◆ **PROVIDED PASSAGE**
Financial institutions are required by regulators to combat money laundering. They have invested billions of dollars to do so. Despite this, these institutions still face significant penalties for non-compliance. Penalties over the past five years have totaled more than $300 billion dollars and is expected to increase to well over $400 billion over the next few years.

Less than 1% of the $2.4 trillion dollars in laundered money per year is detected.

In September 2020, the International Consortium of Investigative Journalists (ICIJ) released more than 2,100 suspicious activity reports — known as SARS reports — filed by banks and other financial firms with the U.S. Department of Treasury’s Financial Crimes Enforcement Network, or FinCEN. SARs reflect specific concerns of regulatory agencies delivered to banks and other financial institutions based on fraud patterns identified or they intend to monitor. They are not necessarily evidence of criminal conduct or other wrongdoing. They are, however, triggers or “Flags” of concern. And consequently, serve as an “early warning signal” of what banks and others should pay attention, but these are the “leading indicators” of what regulators are and will be paying attention to.

80% of SARS are false positives. And every SAR reported requires investigations. No matter an imperative is to reduce false positives.

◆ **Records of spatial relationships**

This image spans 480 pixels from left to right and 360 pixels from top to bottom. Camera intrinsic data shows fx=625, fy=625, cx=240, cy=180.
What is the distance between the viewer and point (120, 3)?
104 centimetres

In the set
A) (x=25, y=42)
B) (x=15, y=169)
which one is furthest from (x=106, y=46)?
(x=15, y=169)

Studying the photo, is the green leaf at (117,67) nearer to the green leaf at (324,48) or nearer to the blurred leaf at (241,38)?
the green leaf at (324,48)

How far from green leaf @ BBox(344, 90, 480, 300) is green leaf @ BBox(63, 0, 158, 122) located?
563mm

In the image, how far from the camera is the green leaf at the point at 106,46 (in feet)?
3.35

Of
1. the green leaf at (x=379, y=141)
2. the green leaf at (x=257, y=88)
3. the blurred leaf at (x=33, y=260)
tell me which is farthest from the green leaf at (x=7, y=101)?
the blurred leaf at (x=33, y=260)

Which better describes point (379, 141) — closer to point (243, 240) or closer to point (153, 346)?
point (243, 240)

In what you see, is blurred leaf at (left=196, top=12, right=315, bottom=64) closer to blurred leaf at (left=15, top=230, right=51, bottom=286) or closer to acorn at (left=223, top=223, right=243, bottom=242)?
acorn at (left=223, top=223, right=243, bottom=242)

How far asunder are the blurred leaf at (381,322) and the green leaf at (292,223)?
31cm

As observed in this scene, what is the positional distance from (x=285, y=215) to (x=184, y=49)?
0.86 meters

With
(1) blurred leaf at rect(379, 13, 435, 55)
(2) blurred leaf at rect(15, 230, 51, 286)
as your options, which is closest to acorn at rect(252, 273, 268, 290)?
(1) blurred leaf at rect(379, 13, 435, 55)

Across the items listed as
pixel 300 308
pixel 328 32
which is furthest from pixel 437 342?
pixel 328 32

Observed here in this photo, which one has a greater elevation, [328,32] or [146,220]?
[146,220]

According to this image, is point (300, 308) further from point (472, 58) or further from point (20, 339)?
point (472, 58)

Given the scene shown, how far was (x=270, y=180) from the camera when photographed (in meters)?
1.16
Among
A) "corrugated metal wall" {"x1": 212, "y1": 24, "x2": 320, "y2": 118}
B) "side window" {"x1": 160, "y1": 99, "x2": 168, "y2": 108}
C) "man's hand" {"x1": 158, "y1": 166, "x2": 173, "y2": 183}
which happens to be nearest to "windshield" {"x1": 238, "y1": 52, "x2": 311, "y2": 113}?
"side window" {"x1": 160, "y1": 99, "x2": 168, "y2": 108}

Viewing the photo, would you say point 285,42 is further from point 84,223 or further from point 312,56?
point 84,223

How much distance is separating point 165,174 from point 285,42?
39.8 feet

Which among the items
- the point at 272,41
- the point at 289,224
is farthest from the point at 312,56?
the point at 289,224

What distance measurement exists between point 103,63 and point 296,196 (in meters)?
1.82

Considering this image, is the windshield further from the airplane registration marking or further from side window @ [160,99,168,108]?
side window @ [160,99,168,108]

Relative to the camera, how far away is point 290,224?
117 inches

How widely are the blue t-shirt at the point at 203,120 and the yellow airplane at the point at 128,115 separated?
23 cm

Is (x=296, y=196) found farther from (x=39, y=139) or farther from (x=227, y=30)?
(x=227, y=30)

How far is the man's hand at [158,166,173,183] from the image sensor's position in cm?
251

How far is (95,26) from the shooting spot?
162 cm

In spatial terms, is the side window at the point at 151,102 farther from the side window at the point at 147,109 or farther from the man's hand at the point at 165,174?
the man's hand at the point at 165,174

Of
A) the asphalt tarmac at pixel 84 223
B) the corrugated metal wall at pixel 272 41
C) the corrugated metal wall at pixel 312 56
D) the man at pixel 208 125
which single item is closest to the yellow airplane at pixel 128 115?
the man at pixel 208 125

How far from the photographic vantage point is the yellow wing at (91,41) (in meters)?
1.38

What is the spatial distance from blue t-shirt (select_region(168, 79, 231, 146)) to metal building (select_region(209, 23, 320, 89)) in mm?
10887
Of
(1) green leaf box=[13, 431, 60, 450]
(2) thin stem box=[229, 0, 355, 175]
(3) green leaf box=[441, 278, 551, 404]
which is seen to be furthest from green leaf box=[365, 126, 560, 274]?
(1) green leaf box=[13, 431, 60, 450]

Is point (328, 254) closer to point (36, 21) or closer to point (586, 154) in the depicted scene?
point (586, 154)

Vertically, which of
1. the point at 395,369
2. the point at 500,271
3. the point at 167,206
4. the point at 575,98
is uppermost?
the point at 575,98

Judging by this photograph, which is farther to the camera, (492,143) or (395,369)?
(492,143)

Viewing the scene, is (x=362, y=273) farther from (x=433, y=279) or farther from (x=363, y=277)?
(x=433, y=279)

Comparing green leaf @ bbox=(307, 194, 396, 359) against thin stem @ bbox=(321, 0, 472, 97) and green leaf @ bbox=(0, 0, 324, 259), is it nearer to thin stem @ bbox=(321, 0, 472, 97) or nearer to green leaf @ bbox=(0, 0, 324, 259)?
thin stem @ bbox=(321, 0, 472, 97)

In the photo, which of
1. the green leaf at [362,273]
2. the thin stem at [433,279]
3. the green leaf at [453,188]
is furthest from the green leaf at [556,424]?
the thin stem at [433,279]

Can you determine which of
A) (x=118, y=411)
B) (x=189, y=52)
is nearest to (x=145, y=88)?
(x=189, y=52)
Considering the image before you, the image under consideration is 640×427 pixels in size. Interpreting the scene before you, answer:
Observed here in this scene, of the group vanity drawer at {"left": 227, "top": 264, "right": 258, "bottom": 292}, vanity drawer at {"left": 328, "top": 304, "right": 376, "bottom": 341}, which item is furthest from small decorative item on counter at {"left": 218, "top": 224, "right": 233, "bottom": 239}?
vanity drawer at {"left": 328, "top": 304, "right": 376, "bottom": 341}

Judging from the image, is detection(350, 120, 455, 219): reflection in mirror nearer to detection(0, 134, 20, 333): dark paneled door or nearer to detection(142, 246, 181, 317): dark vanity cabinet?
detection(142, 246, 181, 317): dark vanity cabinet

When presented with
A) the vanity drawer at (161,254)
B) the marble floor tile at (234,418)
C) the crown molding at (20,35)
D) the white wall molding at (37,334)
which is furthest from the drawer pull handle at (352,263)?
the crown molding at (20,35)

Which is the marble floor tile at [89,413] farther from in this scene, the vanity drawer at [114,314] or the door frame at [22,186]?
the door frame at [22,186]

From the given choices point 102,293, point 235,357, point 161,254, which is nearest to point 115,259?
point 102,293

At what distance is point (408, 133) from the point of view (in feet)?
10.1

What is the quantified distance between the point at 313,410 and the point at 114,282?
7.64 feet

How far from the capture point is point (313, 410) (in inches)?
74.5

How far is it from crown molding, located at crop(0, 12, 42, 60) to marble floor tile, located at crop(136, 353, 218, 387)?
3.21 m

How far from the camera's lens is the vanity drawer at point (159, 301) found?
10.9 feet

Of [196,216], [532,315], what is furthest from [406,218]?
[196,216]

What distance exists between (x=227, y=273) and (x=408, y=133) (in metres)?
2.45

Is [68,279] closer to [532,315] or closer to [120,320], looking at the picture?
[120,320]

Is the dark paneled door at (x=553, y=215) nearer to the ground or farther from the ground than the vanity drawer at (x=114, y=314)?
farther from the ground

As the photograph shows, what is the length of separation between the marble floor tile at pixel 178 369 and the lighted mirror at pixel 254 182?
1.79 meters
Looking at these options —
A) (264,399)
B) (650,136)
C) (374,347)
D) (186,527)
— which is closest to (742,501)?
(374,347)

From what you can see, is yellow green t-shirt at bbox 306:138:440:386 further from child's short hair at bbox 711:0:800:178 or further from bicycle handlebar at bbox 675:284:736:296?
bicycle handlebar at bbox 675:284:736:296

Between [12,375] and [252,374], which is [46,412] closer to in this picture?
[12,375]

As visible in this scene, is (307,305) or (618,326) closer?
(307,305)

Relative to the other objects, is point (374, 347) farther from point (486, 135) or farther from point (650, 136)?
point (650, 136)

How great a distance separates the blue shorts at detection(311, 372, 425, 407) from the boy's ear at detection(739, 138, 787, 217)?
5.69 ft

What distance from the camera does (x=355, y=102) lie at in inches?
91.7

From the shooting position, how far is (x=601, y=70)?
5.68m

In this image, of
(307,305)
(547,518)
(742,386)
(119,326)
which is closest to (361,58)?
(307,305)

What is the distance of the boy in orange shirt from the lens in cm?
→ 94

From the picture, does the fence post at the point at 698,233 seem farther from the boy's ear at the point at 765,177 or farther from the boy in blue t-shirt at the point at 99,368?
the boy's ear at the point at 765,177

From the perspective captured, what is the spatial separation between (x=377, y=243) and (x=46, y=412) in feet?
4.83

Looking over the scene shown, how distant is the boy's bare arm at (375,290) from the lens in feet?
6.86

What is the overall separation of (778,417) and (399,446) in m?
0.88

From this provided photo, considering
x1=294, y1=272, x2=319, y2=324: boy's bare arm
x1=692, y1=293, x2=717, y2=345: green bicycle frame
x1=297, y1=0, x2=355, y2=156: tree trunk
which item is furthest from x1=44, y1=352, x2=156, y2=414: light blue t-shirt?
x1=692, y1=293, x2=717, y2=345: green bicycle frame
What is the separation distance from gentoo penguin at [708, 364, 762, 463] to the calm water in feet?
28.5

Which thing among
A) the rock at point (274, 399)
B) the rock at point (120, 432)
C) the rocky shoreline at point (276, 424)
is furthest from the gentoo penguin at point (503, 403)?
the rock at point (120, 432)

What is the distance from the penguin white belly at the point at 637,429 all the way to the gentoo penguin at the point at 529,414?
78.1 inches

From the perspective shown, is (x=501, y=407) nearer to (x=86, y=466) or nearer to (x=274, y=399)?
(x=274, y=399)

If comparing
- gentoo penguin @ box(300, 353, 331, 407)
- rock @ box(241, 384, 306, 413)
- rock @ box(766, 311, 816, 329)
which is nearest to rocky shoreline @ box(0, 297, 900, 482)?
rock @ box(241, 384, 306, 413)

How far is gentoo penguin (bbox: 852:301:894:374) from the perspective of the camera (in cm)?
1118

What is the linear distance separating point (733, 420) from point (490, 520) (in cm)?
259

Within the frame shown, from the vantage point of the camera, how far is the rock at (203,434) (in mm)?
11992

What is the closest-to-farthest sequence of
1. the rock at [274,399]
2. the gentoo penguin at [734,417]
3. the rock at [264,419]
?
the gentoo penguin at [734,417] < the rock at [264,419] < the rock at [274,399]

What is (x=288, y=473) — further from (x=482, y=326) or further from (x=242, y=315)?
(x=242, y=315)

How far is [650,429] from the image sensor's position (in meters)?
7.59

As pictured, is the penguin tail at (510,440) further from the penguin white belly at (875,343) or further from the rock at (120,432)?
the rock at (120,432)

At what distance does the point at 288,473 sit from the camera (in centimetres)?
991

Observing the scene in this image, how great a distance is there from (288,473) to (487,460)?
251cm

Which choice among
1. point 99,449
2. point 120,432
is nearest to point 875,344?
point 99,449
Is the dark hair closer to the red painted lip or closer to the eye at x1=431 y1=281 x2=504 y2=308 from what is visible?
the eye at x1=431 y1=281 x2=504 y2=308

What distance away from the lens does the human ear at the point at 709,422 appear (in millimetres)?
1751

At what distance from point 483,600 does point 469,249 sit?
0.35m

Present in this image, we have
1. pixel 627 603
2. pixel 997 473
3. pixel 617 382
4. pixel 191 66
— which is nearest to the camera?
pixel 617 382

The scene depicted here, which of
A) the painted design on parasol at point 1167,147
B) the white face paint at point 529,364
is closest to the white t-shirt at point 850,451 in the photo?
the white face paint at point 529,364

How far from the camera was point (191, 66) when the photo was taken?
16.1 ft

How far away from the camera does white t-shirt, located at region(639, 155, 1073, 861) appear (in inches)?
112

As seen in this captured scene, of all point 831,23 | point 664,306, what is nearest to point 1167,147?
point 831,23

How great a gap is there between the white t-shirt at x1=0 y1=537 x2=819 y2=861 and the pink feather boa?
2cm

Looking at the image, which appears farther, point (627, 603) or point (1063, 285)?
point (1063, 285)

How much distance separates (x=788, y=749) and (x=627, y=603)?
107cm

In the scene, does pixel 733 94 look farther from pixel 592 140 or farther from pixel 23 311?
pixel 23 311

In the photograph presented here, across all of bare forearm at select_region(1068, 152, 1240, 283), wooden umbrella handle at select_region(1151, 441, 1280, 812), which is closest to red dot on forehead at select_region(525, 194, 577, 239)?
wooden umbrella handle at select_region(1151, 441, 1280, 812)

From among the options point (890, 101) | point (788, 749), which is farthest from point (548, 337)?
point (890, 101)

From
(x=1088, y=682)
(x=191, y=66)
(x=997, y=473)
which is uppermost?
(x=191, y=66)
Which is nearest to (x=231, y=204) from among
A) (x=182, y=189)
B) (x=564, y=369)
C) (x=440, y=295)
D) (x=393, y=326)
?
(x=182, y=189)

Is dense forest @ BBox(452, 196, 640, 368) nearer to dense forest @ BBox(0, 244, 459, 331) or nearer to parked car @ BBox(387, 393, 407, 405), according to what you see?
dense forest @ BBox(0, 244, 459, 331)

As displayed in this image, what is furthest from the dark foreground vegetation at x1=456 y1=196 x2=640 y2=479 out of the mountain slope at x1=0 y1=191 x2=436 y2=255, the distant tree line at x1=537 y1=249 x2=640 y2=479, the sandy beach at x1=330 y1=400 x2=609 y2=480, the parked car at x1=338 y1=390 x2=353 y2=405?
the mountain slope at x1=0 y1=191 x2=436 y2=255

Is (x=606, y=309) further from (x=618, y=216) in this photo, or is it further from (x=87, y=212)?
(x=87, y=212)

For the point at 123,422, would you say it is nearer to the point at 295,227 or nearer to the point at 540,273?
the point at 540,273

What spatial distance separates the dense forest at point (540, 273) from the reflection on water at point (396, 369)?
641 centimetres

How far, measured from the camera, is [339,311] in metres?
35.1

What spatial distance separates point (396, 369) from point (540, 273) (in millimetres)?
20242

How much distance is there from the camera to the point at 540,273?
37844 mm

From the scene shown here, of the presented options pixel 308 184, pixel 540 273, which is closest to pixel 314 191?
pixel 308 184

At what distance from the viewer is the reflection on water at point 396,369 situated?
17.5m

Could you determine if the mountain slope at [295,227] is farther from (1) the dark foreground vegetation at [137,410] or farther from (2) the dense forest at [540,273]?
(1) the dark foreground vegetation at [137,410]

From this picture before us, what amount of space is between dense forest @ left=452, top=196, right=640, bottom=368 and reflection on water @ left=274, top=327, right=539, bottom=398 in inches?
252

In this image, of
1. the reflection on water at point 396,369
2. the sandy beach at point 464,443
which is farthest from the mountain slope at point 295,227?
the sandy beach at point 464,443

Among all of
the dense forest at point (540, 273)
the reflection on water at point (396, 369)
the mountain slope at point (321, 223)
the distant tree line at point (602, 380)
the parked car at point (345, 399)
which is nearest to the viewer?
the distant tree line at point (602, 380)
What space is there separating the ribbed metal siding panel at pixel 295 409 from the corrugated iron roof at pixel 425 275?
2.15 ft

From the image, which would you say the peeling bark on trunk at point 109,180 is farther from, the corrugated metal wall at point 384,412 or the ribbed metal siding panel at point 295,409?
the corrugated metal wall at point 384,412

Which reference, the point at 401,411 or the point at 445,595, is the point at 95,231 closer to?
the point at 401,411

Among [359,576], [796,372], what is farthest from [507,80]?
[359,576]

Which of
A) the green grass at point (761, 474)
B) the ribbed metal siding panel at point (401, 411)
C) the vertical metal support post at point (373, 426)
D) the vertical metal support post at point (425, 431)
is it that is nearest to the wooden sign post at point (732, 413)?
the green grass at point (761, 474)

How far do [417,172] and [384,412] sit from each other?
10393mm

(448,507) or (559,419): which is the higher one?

◆ **BRIEF**
Write the next part of the passage on money laundering and suspicious activity reports, picking up after its final sentence. The material isn't needed for this.

◆ **REPLY TO THE EXERCISE**
Banks have spent billions on transaction monitoring systems that scrub their accounts for possible money laundering schemes. Detection rules are action-based and target suspicious transaction behaviors, such as excessive cash deposits, structured transactions intended to avoid government record-keeping thresholds, and rapid money movement through one bank to another.

Customers who violate the detection rules trigger a system-generated alert, which is reviewed by an internal investigator. Despite decades and billions of dollars in industry investment, over 95 percent of system-generated alerts are closed as “false positives” in the first phase of review, with approximately 98 percent of alerts never culminating in a suspicious activity report (SAR).

False positives cost the financial industry billions of dollars in wasted investigation time each year but more importantly, expose banks to steep fines and reputational damage for failing to identify bad actors involved in organized crime, sanctions evasion, or terrorism. Banks can reduce risk by reassessing their detection strategies, which presently lack the focus or sophistication to identify illicit source behavior.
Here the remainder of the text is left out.